Foram 37 episódios de uma entrega total a um projeto, de que não tenho memória já ter visto antes. Quero manifestar a minha gratidão a todos que chegaram até aqui. Mas deixo o compromisso de pesquisar se, de facto, esse podcast pode ser alvo de censura. Caso haja uma réstia de luz, a segunda temporada será uma realidade.

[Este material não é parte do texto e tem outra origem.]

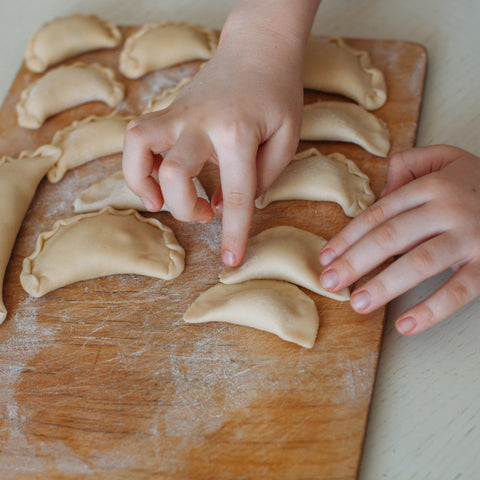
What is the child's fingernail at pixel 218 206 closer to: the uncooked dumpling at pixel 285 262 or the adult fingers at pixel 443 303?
the uncooked dumpling at pixel 285 262

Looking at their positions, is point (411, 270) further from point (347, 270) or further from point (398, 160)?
point (398, 160)

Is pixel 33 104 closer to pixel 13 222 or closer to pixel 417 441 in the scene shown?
pixel 13 222

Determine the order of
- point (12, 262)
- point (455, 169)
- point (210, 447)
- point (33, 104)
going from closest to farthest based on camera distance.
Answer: point (210, 447) → point (455, 169) → point (12, 262) → point (33, 104)

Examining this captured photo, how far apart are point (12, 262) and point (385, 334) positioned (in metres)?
0.89

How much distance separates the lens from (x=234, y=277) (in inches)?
48.8

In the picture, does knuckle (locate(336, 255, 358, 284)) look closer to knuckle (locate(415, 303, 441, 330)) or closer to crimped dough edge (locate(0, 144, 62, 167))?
knuckle (locate(415, 303, 441, 330))

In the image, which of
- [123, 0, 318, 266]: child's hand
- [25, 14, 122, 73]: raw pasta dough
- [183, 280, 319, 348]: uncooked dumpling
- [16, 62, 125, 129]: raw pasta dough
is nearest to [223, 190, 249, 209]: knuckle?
[123, 0, 318, 266]: child's hand

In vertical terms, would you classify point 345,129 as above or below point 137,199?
above

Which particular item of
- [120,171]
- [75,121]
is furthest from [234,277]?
[75,121]

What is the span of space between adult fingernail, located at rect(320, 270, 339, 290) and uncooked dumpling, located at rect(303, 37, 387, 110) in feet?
1.85

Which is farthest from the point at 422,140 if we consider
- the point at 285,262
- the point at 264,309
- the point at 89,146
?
the point at 89,146

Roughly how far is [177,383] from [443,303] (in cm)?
55

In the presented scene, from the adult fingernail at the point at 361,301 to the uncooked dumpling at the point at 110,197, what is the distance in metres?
0.46

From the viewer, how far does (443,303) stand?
1.09 metres
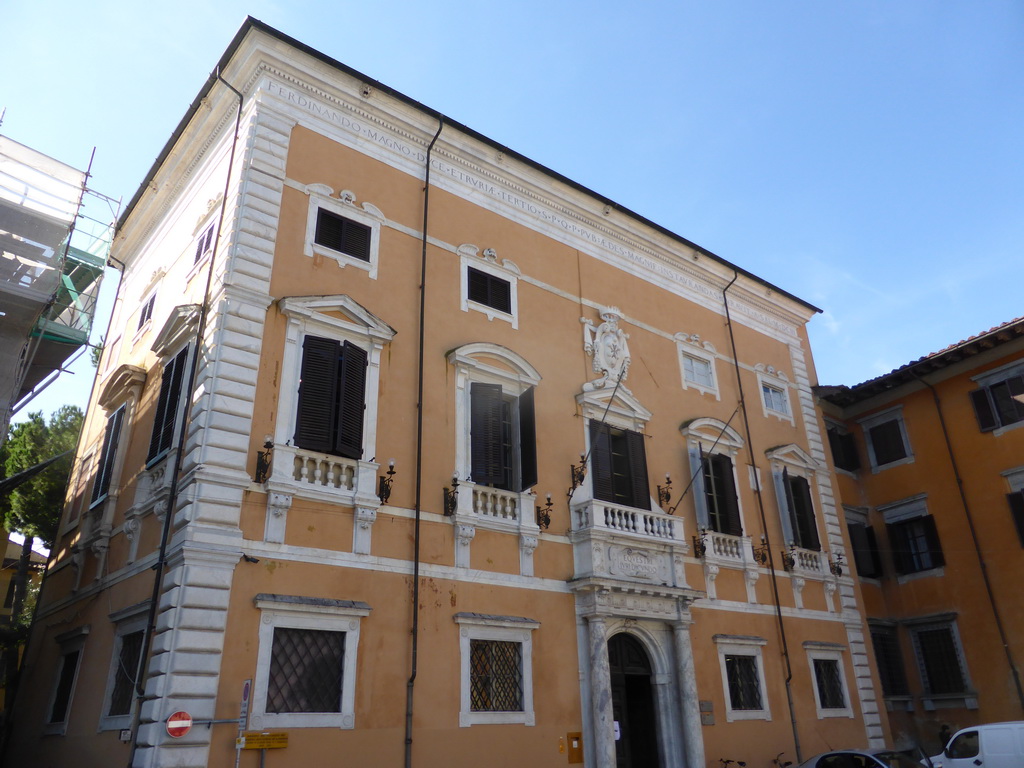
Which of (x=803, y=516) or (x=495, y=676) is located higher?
(x=803, y=516)

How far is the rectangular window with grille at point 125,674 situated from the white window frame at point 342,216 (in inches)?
273

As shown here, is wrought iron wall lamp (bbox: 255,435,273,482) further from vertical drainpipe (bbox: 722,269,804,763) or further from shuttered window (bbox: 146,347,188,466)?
vertical drainpipe (bbox: 722,269,804,763)

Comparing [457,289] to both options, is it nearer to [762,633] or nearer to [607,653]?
[607,653]

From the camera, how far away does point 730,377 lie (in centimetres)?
2100

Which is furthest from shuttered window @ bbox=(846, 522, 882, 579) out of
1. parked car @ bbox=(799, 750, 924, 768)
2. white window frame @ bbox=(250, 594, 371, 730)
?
white window frame @ bbox=(250, 594, 371, 730)

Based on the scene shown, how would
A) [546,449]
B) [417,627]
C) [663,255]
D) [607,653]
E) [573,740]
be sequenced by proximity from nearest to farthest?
1. [417,627]
2. [573,740]
3. [607,653]
4. [546,449]
5. [663,255]

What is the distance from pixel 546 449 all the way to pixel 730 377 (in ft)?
24.7

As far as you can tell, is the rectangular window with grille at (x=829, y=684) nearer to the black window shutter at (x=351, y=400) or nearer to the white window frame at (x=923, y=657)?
the white window frame at (x=923, y=657)

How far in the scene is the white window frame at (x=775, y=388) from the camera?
2169 centimetres

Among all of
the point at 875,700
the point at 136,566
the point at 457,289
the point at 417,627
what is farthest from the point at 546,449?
the point at 875,700

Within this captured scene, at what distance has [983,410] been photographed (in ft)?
69.7

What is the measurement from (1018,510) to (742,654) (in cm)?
884

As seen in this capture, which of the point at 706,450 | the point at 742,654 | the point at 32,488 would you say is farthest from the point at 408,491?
the point at 32,488

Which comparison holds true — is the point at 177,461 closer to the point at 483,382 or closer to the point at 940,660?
the point at 483,382
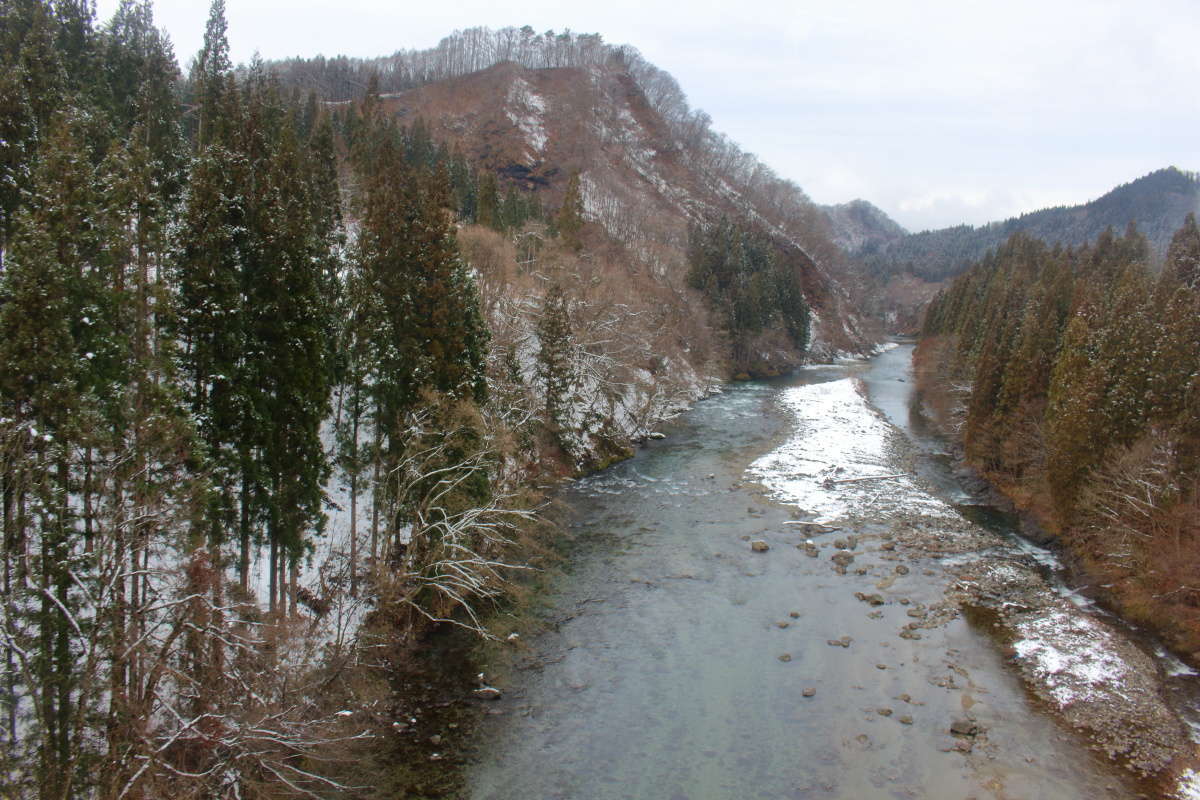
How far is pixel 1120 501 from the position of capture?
1089 inches

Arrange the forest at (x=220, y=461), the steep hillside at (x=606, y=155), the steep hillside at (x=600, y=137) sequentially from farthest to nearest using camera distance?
the steep hillside at (x=600, y=137)
the steep hillside at (x=606, y=155)
the forest at (x=220, y=461)

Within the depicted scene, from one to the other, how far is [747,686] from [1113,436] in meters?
19.7

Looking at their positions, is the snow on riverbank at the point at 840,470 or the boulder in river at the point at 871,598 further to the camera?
the snow on riverbank at the point at 840,470

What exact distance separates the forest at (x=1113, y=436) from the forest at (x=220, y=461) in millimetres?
21429

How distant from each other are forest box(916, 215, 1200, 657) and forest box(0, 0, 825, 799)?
21429mm

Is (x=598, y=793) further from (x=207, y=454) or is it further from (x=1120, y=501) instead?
(x=1120, y=501)

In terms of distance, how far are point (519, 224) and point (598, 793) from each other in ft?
204

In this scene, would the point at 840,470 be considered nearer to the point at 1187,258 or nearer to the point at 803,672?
the point at 803,672

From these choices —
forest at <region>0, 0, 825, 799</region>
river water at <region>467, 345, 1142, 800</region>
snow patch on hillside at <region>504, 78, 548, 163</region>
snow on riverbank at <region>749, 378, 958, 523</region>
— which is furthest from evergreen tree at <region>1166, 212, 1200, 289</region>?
snow patch on hillside at <region>504, 78, 548, 163</region>

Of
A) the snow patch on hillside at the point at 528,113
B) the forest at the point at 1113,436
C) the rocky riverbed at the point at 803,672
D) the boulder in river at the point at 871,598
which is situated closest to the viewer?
the rocky riverbed at the point at 803,672

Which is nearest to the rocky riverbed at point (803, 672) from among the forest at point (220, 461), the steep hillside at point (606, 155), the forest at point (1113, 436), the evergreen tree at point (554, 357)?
the forest at point (1113, 436)

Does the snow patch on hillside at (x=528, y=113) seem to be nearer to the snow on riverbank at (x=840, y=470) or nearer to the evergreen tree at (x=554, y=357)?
the snow on riverbank at (x=840, y=470)

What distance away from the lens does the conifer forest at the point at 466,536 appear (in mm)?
13203

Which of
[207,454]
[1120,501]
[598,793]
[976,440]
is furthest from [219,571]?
[976,440]
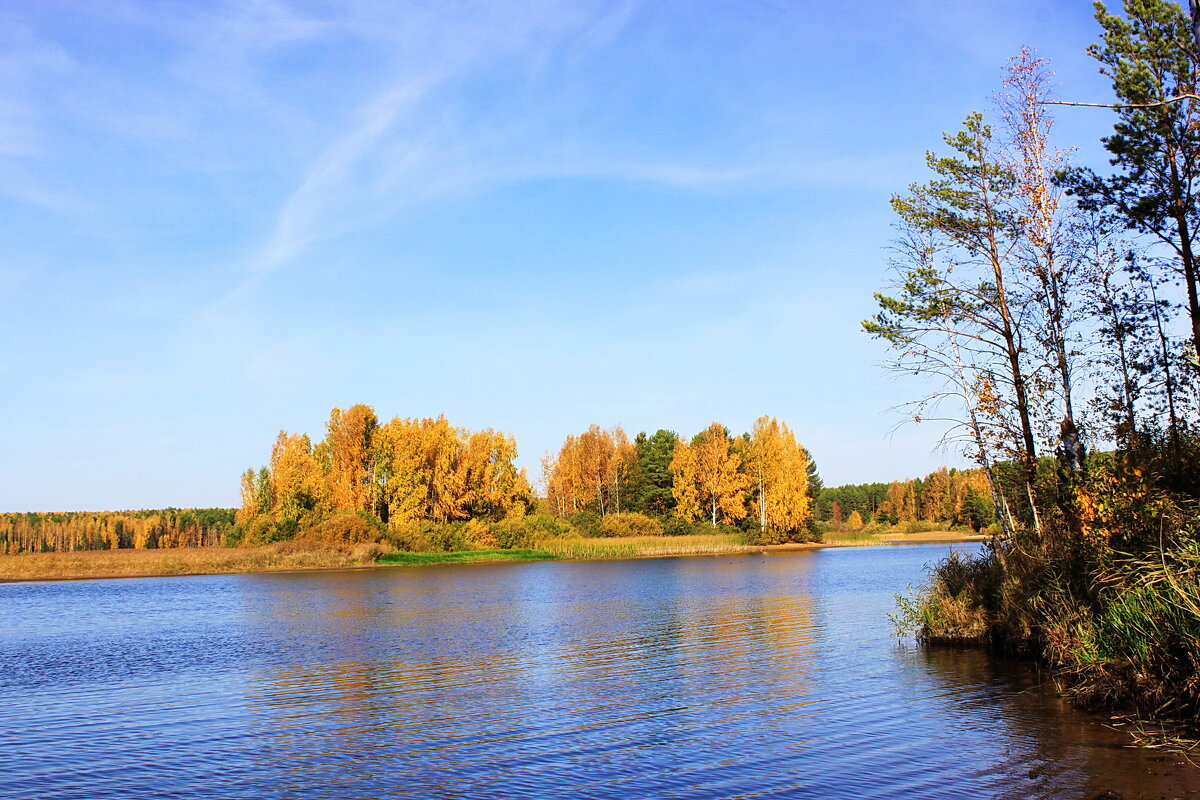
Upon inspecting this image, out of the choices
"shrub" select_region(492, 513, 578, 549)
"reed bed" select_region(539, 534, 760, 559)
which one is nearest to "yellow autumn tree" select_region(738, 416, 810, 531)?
"reed bed" select_region(539, 534, 760, 559)

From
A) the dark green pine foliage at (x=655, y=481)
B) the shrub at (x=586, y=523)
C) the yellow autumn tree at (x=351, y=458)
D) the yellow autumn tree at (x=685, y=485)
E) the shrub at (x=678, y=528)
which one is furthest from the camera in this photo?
the dark green pine foliage at (x=655, y=481)

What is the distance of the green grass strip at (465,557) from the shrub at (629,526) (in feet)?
26.6

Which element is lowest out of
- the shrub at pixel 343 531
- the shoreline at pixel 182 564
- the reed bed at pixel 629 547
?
the reed bed at pixel 629 547

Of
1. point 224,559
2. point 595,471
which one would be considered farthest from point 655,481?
point 224,559

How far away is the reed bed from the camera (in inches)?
2776

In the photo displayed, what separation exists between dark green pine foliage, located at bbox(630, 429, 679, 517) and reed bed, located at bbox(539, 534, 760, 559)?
1402 cm

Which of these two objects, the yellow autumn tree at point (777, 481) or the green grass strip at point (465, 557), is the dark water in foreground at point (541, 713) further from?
the yellow autumn tree at point (777, 481)

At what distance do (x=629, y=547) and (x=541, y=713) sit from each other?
191 feet

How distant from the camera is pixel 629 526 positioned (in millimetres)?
77000

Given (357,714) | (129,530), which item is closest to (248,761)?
(357,714)

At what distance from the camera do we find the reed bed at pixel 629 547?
70500 mm

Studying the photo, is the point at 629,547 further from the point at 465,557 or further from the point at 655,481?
the point at 655,481

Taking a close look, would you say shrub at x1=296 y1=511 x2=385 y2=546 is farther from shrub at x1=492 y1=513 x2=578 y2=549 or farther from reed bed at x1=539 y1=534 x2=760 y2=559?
reed bed at x1=539 y1=534 x2=760 y2=559

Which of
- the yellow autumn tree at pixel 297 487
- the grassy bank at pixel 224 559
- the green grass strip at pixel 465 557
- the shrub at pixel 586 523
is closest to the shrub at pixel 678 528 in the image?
the shrub at pixel 586 523
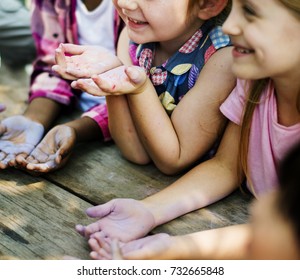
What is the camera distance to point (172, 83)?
224 cm

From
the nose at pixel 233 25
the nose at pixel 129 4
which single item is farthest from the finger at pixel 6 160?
the nose at pixel 233 25

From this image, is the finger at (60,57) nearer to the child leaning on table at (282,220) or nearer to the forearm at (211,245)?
the forearm at (211,245)

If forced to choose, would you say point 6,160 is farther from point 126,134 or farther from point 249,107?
point 249,107

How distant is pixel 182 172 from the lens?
2.25 meters

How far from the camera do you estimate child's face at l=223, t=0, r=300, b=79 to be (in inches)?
67.0

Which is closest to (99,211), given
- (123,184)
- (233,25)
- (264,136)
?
(123,184)

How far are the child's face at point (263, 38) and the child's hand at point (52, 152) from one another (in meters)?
0.71

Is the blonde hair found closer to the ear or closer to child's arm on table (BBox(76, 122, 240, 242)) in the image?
child's arm on table (BBox(76, 122, 240, 242))

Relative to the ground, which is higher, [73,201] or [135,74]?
[135,74]

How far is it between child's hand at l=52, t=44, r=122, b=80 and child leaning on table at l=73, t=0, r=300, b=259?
0.40 m

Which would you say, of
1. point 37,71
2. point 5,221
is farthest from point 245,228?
point 37,71

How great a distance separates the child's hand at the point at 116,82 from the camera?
6.50ft

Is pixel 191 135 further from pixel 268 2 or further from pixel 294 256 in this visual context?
pixel 294 256

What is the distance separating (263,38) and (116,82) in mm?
507
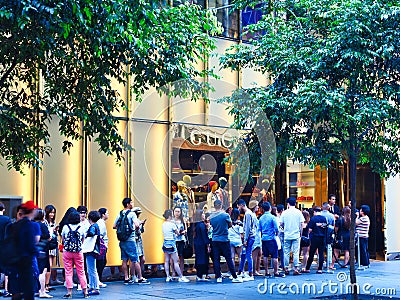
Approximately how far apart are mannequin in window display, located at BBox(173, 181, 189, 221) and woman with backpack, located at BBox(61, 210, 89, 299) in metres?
4.41

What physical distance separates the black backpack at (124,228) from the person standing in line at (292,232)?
14.5ft

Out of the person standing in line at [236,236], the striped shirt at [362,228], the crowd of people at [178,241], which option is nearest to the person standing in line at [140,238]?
the crowd of people at [178,241]

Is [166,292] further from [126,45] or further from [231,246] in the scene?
[126,45]

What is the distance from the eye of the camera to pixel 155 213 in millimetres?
17219

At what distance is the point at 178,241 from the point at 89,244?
309 cm

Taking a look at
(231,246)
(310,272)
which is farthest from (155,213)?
(310,272)

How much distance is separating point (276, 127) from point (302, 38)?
1.83 meters

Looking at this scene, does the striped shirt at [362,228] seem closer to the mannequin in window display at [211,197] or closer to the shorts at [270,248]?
the shorts at [270,248]

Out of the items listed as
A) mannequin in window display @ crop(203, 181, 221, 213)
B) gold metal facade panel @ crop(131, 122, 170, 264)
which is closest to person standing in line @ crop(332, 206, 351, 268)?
mannequin in window display @ crop(203, 181, 221, 213)

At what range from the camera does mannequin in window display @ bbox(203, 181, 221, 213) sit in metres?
18.0

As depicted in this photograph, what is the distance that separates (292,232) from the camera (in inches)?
696

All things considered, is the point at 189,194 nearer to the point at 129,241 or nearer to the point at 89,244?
the point at 129,241

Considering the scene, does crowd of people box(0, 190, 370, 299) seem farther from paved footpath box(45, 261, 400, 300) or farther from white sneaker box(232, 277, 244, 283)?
paved footpath box(45, 261, 400, 300)
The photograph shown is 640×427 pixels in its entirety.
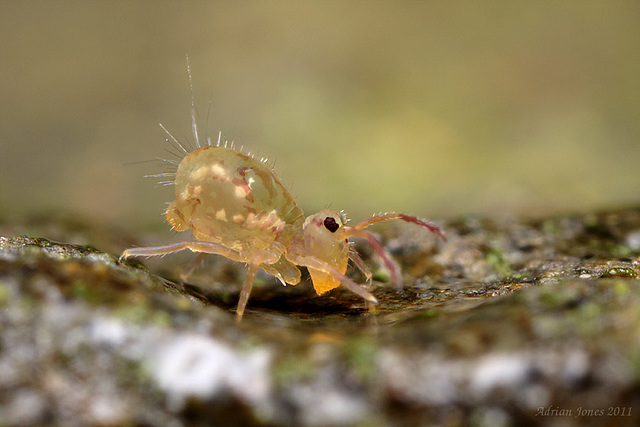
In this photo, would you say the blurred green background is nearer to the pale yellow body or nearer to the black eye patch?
the pale yellow body

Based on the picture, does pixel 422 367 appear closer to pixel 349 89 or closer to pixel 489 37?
pixel 349 89

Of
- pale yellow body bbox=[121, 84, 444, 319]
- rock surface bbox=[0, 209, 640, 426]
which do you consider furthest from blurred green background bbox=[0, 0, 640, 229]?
rock surface bbox=[0, 209, 640, 426]

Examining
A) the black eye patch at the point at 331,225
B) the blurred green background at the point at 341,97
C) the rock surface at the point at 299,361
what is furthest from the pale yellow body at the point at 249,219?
the blurred green background at the point at 341,97

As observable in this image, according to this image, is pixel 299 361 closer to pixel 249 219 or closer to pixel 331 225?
pixel 331 225

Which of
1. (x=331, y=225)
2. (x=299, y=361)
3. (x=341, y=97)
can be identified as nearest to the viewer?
(x=299, y=361)

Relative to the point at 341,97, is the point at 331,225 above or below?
below

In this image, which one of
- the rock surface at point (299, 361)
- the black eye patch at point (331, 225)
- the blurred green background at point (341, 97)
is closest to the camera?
the rock surface at point (299, 361)

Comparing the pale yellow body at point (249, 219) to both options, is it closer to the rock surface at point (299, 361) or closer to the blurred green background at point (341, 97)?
the rock surface at point (299, 361)

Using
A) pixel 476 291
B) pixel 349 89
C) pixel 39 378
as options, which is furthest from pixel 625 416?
pixel 349 89

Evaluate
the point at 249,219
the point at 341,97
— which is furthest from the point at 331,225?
the point at 341,97
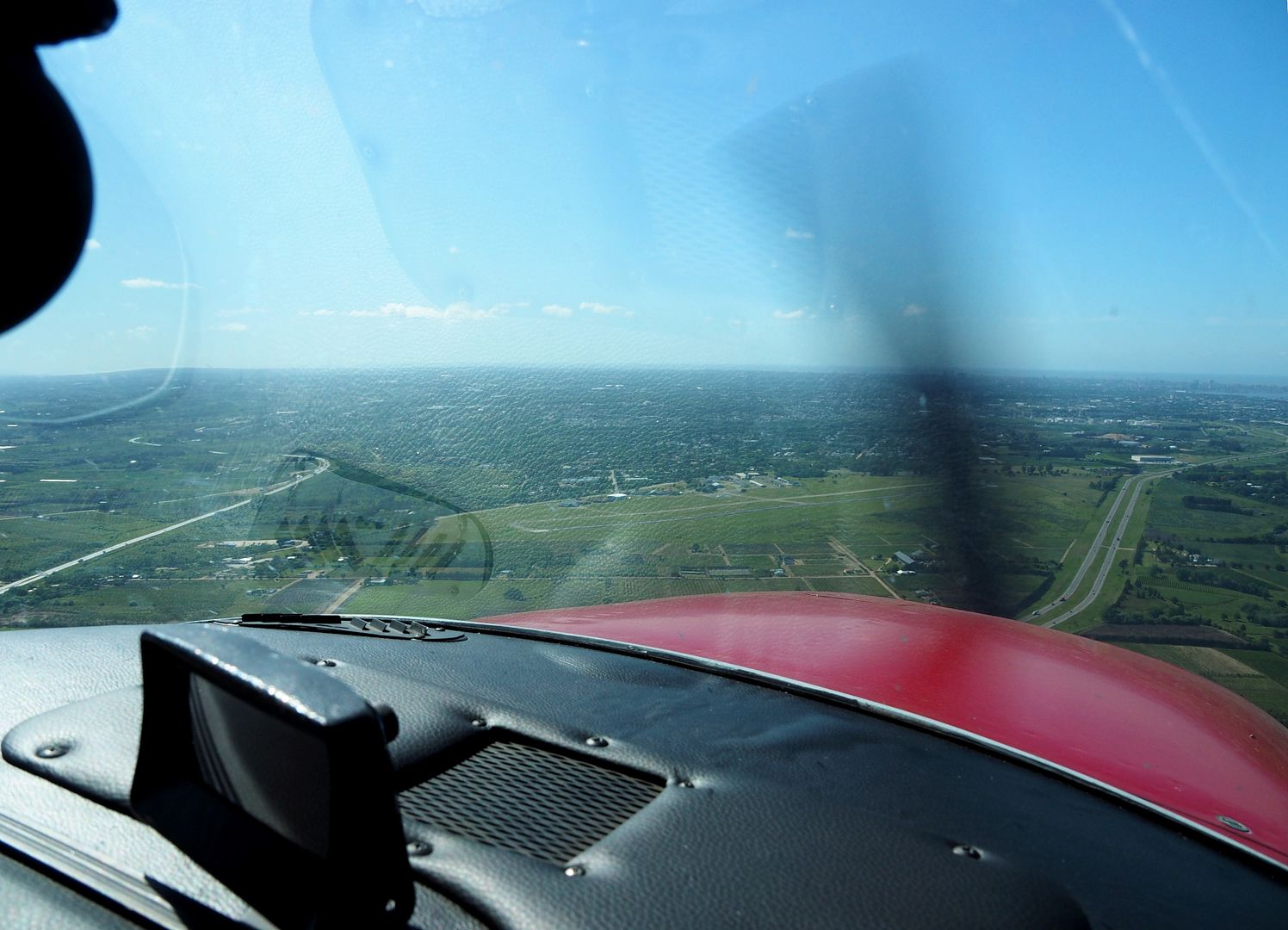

Por enquanto, só se vive uma vez. Bem haja
Tears in my soul
Pela primeira vez em Inglês. Nem acredito que o fiz! Mas de facto há expressões que não se podem mudar. As palavras tem uma identidade tão forte que a sua tradução torna-se impossível. Mais do que palavras, quis expressar o meu mais profundo sentimento de amor, que uma alma pode experimentar. Amar um filho. A vida brindou-me com a felicidade de ser pai. Mas ao ouvir esse texto escrito pelo Eric, me dei conta de quão grande é o amor de um pai, que continua a amar seu filho, muito para além da vida. Nascimento e morte são apenas duas passagens. O amor será talvez a constante universal que acompanha toda existência da alma. Por isso encontrei na trilha de Toquinho, o alento para o curso natural, onde o filho acompanha seu pai até a porta e dá-lhe um beijo de conforto.
Passarim do Brasil
Aos 23 anos um jovem cheio de sonhos e projectos, entra num avião da TAP, partindo de Belo Horizonte no Brasil, rumo a Lisboa em Portugal. Era um jovem que como tantos outros sonhava um futuro para o seu país natal. Mas reconhecia a dificuldade de realizar os seus próprios sonhos num país dilacerado por séculos de autoflagelação. Em sua viagem que idealizava de ida-e-volta, deixava suas raízes com a dor de quem parte para o desconhecido. Quando o avião anuncia a chegada em breves instantes, abrem-se os videos nos ecrãs e do som dos altofalantes, ecoa uma canção que nunca mais deixou de ecoar na memória da história deste jovem. Em meio a uma profusão de imagens que emolduram o cartão postal de um país, o cantor questionava a opção do jovem, como se soubesse o que reservava o futuro. Sua pergunta afinal tinha uma resposta. Sim. É possível ser feliz noutro lugar. Como a paternidade não é uma questão apenas de gametas, mas de amor, assim é a pátria mátria. Paternidade é um dom de quem educa, dá amor e ajuda a crescer. Aqui é o meu país, a mátria pátria Portugal que me acolheu como um filho. Recebeu-me, amou e fez daquele jovem, o homem que sou hoje.
Porto de travessia
Pela primeira vez, em cada regresso à casa, fazer a travessia entre as duas margens da minha vida, fez-me ligar dois temas entre si. Uma espécie de reciprocidade poética. Como na minha vida, refém de duas margens, sempre ligadas e indissociáveis. Pela primeira vez nos Textos & Trilhas, dois temas se entrelaçaram e trocaram suas roupas (episódios 33 e 34). Trocaram de alma. Mantiveram no entanto a sua identidade para realçar que se podem refletir as almas e os sentimentos, de diferentes formas e em diferentes registos. Nesse momento paradoxal tão singular e plural em que meu coração anda de uma margem para outra. Nesse Porto onde faz a Travessia sobre um Douro que corre entre as montanhas da minha memória. Como se esgueirasse a fugir à solidão que a distância do tempo, impõe impiedosa.
Travessia no Douro
As duas margens do meu ser não se poderiam ligar por uma ponte, senão pela alma dos artistas que compõem as estradas que atravessamos. Umas vezes a cantar, outras a sorrir, mas algumas vezes a chorar. Choro que não traz tristeza e sim emoção. Alegria, esta indizível emoção que permite trazer dentro do mesmo peito, as duas margens tão distantes de uma vida. Por pedras sujas e gastas, vou querer amar de novo e se não der, não vou sofrer. Ver-me assim abandonado, nesse timbre pardacento. Mas sempre como na primeira vez, com a altivez de um Milhafre ferido na asa.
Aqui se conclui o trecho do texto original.